- ePoster presentation
- Open Access
Seroprevalence of viral hepatitis in jaundiced pregnant women in a teritiary care hospital
BMC Infectious Diseases volume 14, Article number: E32 (2014)
Viral hepatitis represents an important health problem in the developing countries. The objective of this study is to determine the seroprevalence of viral hepatitis pattern in jaundiced pregnant women.

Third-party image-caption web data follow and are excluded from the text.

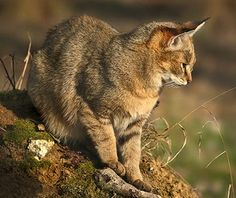Discover details and pictures of the different species of feline family in 4 walking circuits. Chausie Cat, Wild Cat Species, Spotted Cat, Jungle Cat, Caracal, Rainforests, Fish Ponds, Small Cat, Junk Drawer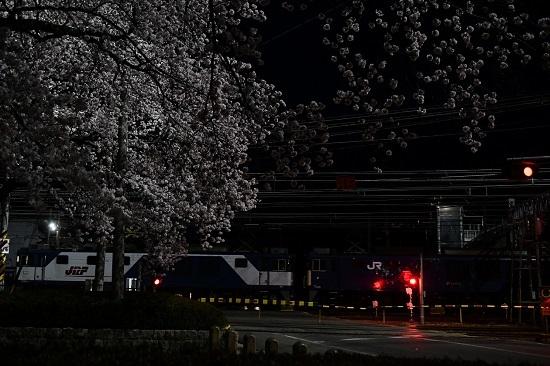 2021年4月3日撮影 南松本にて桜と絡めて EF64 JRFマークとJRマーク
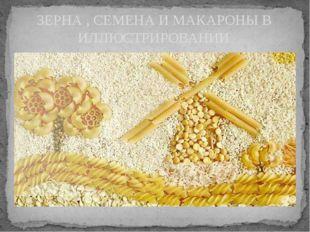 ЗЕРНА , СЕМЕНА И МАКАРОНЫ В ИЛЛЮСТРИРОВАНИИ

A total of 128 jaundiced pregnant women admitted as in-patients were included in the study. The test samples were screened for viral hepatitis markers; HBsAg, Anti-HAV (IgM), Anti-HCV, Anti-HDV, Anti-HEV (IgM) by commercial ELISA kits. For HBsAg positive women, Anti-HBc IgM, HBeAg and Anti-HBe were done. HBV DNA analysis was done by polymerase chain reaction.
Of the 128 test serum samples screened, 53.1% were positive for HBsAg, 15.62% were positive for HEV IgM and 3.25% were positive for HAV IgM. None of them were positive for Anti-HCV & Anti-HDV. Among the 68 HBsAg positive pregnant women, the prevalence of HBeAg, anti-HBe, and anti-HBc were 54%, 45.6% and 89%, respectively. Of the 31, HBeAg negative women, 11 had only anti-HBe, 9 were positive for anti-HBe and HBV DNA and 11 were negative for anti-HBe and HBV DNA.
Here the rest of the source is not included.